## RECORDS FOR PROCESSING
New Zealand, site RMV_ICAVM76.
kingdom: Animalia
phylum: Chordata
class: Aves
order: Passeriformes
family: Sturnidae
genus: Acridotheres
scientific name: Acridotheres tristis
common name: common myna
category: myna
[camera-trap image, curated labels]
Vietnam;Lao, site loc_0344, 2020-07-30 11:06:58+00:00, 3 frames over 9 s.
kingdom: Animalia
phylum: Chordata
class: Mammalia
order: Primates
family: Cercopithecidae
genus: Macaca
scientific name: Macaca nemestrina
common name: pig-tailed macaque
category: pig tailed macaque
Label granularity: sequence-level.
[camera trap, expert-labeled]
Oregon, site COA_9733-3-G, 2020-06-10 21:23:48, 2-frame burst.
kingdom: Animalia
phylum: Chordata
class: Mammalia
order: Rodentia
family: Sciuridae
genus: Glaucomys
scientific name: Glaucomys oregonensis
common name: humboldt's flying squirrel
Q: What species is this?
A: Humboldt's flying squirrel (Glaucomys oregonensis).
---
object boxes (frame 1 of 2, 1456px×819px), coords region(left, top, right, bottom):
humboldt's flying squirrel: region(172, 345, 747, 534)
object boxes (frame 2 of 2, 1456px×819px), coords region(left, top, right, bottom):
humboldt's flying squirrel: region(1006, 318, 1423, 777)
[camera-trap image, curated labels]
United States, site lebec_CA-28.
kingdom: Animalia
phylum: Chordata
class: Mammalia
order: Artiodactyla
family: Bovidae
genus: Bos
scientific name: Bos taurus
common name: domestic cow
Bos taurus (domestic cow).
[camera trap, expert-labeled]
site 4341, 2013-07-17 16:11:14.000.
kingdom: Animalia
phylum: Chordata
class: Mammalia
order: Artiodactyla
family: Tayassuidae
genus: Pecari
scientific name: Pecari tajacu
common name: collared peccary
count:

## YOUR GOAL
Copy all records verbatim.

## SOLUTION FOR THIS PROBLEM
New Zealand, site RMV_ICAVM76.
kingdom: Animalia
phylum: Chordata
class: Aves
order: Passeriformes
family: Sturnidae
genus: Acridotheres
scientific name: Acridotheres tristis
common name: common myna
category: myna
[camera-trap image, curated labels]
Vietnam;Lao, site loc_0344, 2020-07-30 11:06:58+00:00, 3 frames over 9 s.
kingdom: Animalia
phylum: Chordata
class: Mammalia
order: Primates
family: Cercopithecidae
genus: Macaca
scientific name: Macaca nemestrina
common name: pig-tailed macaque
category: pig tailed macaque
Label granularity: sequence-level.
[camera trap, expert-labeled]
Oregon, site COA_9733-3-G, 2020-06-10 21:23:48, 2-frame burst.
kingdom: Animalia
phylum: Chordata
class: Mammalia
order: Rodentia
family: Sciuridae
genus: Glaucomys
scientific name: Glaucomys oregonensis
common name: humboldt's flying squirrel
Q: What species is this?
A: Humboldt's flying squirrel (Glaucomys oregonensis).
---
object boxes (frame 1 of 2, 1456px×819px), coords region(left, top, right, bottom):
humboldt's flying squirrel: region(172, 345, 747, 534)
object boxes (frame 2 of 2, 1456px×819px), coords region(left, top, right, bottom):
humboldt's flying squirrel: region(1006, 318, 1423, 777)
[camera-trap image, curated labels]
United States, site lebec_CA-28.
kingdom: Animalia
phylum: Chordata
class: Mammalia
order: Artiodactyla
family: Bovidae
genus: Bos
scientific name: Bos taurus
common name: domestic cow
Bos taurus (domestic cow).
[camera trap, expert-labeled]
site 4341, 2013-07-17 16:11:14.000.
kingdom: Animalia
phylum: Chordata
class: Mammalia
order: Artiodactyla
family: Tayassuidae
genus: Pecari
scientific name: Pecari tajacu
common name: collared peccary
count:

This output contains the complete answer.